I have a RHEL5 VM on vSphere 4.1, running Intersystems Caché. All storage is currently in VMDK files on an NFS datastore on a FAS2040 (7.3.5P1). Every night, Caché does a full dump of its database (~120GB) to an independent VMDK located on a volume that does not do snapshots; this dump is subsequently backed up to tape using Backup Exec Remote Agent. Each dump overwrites the previous one. I'm wondering if it's possible to create a volume specifically for those backups, export to to NFS, mount the NFS share directly inside the VM, run the dump, then snap it and have asis deduplicate the data between nightly backups - which doesn't change that much - so that I could keep older backups online in the .snapshot folder, rather than restore from tape when I need one.

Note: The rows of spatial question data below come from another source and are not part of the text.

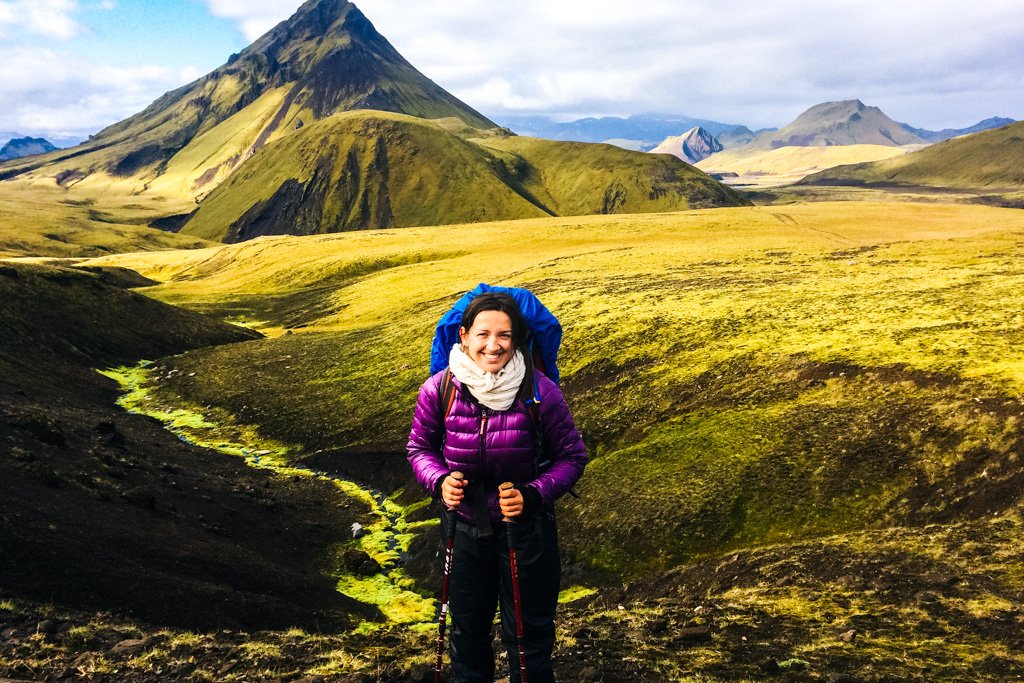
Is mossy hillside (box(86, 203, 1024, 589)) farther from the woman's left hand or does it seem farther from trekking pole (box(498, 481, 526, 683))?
the woman's left hand

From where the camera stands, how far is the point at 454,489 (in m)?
9.35

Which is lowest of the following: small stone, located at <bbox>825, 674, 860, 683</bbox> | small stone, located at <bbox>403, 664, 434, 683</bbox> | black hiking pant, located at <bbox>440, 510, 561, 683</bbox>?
small stone, located at <bbox>825, 674, 860, 683</bbox>

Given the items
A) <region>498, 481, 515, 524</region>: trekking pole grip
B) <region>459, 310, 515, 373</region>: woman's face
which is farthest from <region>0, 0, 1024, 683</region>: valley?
<region>459, 310, 515, 373</region>: woman's face

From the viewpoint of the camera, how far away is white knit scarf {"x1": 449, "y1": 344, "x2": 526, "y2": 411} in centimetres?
941

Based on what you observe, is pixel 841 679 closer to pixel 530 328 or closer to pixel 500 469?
pixel 500 469

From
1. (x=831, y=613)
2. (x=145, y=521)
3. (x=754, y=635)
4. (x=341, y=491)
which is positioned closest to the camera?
(x=754, y=635)

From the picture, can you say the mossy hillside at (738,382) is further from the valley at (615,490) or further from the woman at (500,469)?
the woman at (500,469)

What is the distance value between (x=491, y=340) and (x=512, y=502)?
2.38m

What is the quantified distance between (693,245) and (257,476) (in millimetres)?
68879

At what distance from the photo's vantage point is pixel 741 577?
64.0ft

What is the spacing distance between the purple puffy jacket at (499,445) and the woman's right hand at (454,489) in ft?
0.95

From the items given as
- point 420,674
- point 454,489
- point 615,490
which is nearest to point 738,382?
point 615,490

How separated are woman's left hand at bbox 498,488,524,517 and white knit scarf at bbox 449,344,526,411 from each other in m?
1.25

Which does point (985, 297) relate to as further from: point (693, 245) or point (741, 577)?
point (693, 245)
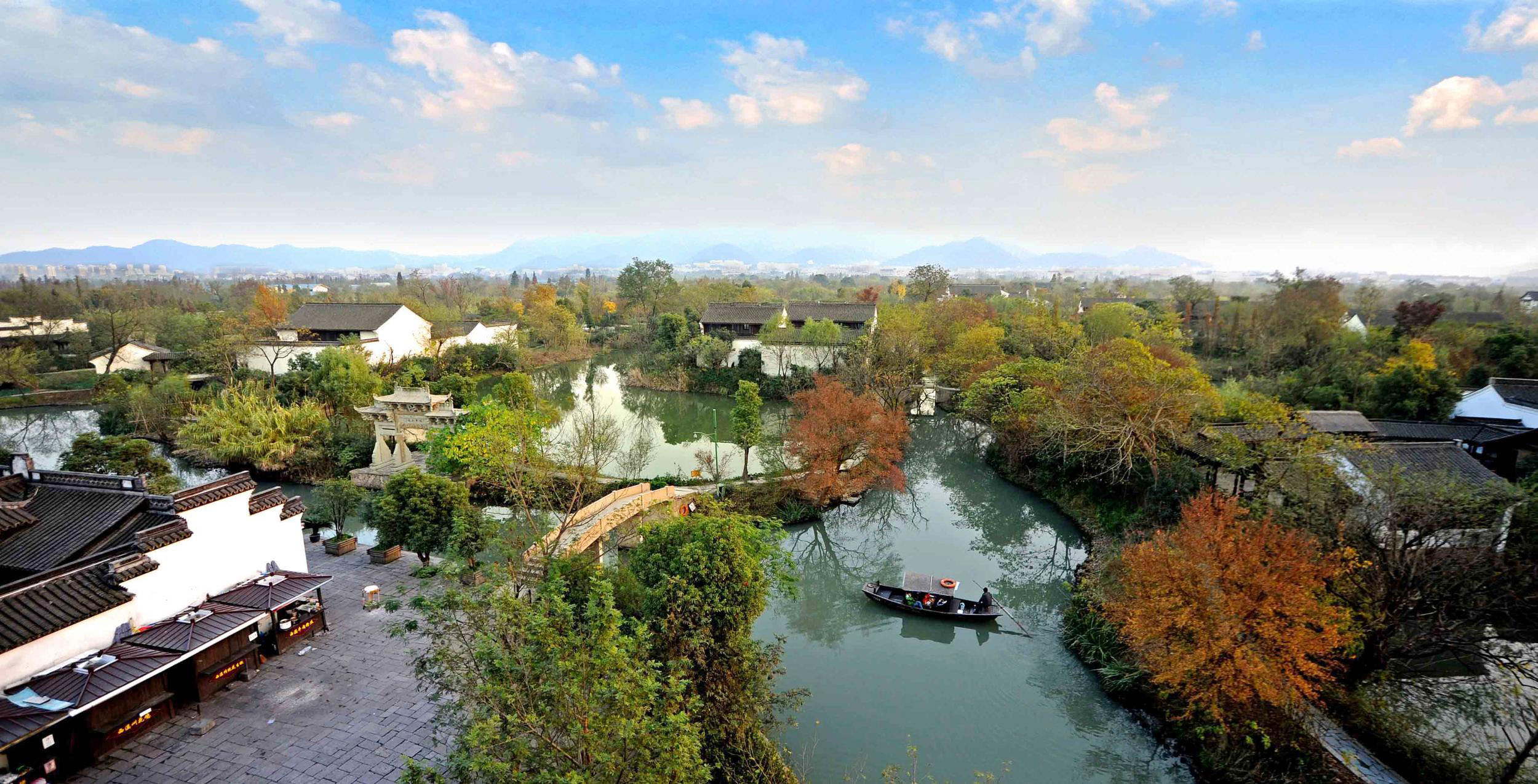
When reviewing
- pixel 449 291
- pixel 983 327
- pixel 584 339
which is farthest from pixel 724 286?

I think I'm doing something wrong there, but I can't figure out what. For the time being, I'm testing with Windows and CIFS - I created a 10GB volume, enabled deduplication, shared it via CIFS, and copied a 1GB file there. Manually ran asis on the volume, created a snapshot, then copied the same file there again, overwriting the original - but it's the very same file. Ran asis again, and it didn't find anything to deduplicate, and now I had a total of 20% used space on the volume. Took another snapshot, ran asis - nothing. Copied the file again, ran asis again - still nothing, and 30% used. What's the proper way to have asis deduplicate between current data and a snapshot and/or existing snapshots? Is there one?
I created the volume from system manager and checked 'enable deduplication' on creation. To start deduplication I ran 'sis start /vol/test_bak' from CLI. I just tried the same thing with the -s switch, but it didn't help - I've got a 1GB snapshot and 1GB data on the volume, and asis can't find anything to deduplicate.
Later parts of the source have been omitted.